Source : Cet article est partiellement ou en totalité issu du texte de K.-J. Herrmann, Philippe Levillain (dir.), Dictionnaire historique de la papauté, Paris, Fayard, 2003 (ISBN 2-213-618577).

Notes

[1] Le Latium, ou officiellement Lazio en italien, est une région d’Italie centrale. Sa capitale est Rome. Elle est délimitée par la Toscane, l’Ombrie, les Abruzzes, le Molise, la Campanie et la mer Tyrrhénienne. Le Latium est habité depuis le 2ème millénaire av. jc par les Latins qui subissent la domination étrusque. Pour lutter contre celle-ci, ils ont formé la Ligue latine, qui comprenait une trentaine de cités, dont Albe. Au 4ème siècle av. jc, le Latium fut soumis par Rome et ses habitants devinrent des citoyens romains.

[2] Les Théophylactes (ou Tusculani d’après leur titre de comtes de Tusculum) sont une famille sénatoriale romaine qui exerça une mainmise sur la papauté aux 10 et 11ème siècles.

[3] Le Patriarcat d’Aquilée est une entité politico-religieuse qui a existé de 568 à 1751 qui, avant tout sous le profil ecclésiastique, administrait un territoire très vaste avec au centre l’actuel Frioul. Jusqu’en 811, sa juridiction ecclésiastique arrivait jusqu’au fleuve Danube au nord, au lac Balaton à l’est et à l’ouest jusqu’à Côme. Au sud, il a eu la juridiction ecclésiale de l’Istrie jusqu’en 1751, année de son extinction.

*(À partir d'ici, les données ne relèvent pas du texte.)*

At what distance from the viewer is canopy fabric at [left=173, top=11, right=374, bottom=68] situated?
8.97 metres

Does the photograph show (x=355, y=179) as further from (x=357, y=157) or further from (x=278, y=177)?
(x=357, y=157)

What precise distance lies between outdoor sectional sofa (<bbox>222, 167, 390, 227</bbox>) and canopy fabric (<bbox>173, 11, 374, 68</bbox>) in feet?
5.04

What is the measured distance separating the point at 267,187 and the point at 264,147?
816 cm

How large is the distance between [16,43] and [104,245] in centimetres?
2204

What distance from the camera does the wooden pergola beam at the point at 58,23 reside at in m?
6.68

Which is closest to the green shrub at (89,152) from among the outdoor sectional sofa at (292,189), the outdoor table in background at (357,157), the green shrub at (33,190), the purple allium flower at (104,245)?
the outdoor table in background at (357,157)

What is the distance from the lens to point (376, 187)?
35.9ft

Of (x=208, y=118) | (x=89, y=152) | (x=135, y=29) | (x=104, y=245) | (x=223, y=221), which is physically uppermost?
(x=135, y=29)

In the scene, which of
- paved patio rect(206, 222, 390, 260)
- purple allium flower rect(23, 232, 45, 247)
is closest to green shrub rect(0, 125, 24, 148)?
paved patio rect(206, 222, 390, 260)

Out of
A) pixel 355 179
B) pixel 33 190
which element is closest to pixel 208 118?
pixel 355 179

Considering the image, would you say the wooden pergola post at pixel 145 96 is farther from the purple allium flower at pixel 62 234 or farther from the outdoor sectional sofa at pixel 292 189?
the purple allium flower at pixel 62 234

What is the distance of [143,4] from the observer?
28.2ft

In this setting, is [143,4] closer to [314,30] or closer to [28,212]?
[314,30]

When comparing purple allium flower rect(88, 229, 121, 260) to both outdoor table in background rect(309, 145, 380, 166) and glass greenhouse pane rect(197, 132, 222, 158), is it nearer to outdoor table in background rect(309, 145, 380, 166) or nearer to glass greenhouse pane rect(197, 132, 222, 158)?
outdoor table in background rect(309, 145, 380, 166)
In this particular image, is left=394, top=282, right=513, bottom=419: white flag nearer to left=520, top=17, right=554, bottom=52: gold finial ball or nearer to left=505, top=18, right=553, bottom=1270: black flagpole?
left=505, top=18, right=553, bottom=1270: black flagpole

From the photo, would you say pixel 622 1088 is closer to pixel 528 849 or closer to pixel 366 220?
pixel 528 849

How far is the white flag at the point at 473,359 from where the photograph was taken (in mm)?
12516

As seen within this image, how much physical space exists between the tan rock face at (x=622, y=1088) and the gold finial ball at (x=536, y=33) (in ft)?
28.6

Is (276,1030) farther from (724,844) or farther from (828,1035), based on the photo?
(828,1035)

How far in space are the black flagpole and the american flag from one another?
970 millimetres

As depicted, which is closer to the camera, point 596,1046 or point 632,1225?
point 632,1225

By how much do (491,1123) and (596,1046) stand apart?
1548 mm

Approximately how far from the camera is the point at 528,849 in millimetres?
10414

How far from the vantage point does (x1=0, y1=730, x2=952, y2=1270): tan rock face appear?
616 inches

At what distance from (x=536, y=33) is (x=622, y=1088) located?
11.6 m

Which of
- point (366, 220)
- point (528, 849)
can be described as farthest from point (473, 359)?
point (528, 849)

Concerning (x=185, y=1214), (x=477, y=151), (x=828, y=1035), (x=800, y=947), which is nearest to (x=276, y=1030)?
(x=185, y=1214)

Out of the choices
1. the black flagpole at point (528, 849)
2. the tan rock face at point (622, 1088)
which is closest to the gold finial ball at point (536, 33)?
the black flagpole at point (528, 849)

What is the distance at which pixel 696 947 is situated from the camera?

[4] La simonie est, pour les catholiques, l’achat et la vente de biens spirituels, tout particulièrement d’un sacrement et, par conséquent, d’une charge ecclésiastique.

[5] Trèves est une ville et un arrondissement d’Allemagne, dans le Land de Rhénanie-Palatinat. La ville est située sur la Moselle. Cette ville, ancienne colonie romaine, est fondée à l’époque romaine, en l’an 16 av. jc sous le nom d’Augusta Treverorum, sur le site du chef-lieu d’un peuple gaulois, les Trévires. Le pont romain en pierre qui franchit la Moselle est édifié en 45 ap. jc, en remplacement d’un premier pont de bois : c’est le plus ancien pont d’Allemagne encore debout. Colonie romaine et place forte très importante dans la défense contre les « Barbares », elle est dotée d’une enceinte abritant la plus grande surface urbaine de Gaule. Grande métropole marchande à partir du 2ème siècle, devenue l’une des capitales de la Tétrarchie à la fin du 3ème siècle et siège d’un atelier monétaire impérial à partir de 294, Trèves est alors qualifiée de « seconde Rome » ou Roma Secunda. De l’époque romaine subsistent la Porta Nigra (porte noire), le plus grand édifice romain sur le sol allemand, une basilique, où siège un tétrarque (aujourd’hui une église protestante), les restes d’un amphithéâtre, ainsi que des ruines de thermes romains. Au début du 5ème siècle, au cours des invasions germaniques, Trèves est attaquée et pillée plusieurs fois par les Francs. Peu auparavant, la préfecture des Gaules est transférée de Trèves à Arles

[6] Nom d’une branche de la famille des Théophylactes, dont plusieurs personnalités de l’aristocratie romaine qui au xe siècle s’opposèrent au gouvernement impérial.

[7] Le synode de Sutri (aussi appelé concile de Sutri) fut convoqué par le pape Grégoire VI à la demande de l’empereur germanique Henri III, qui voulait mettre un terme à l’anarchie papale. Le synode se déroula du 20 au 23 décembre 1046, à Sutri, à la frontière du duché de Rome, puis se conclut à Rome les 24 et 25 décembre.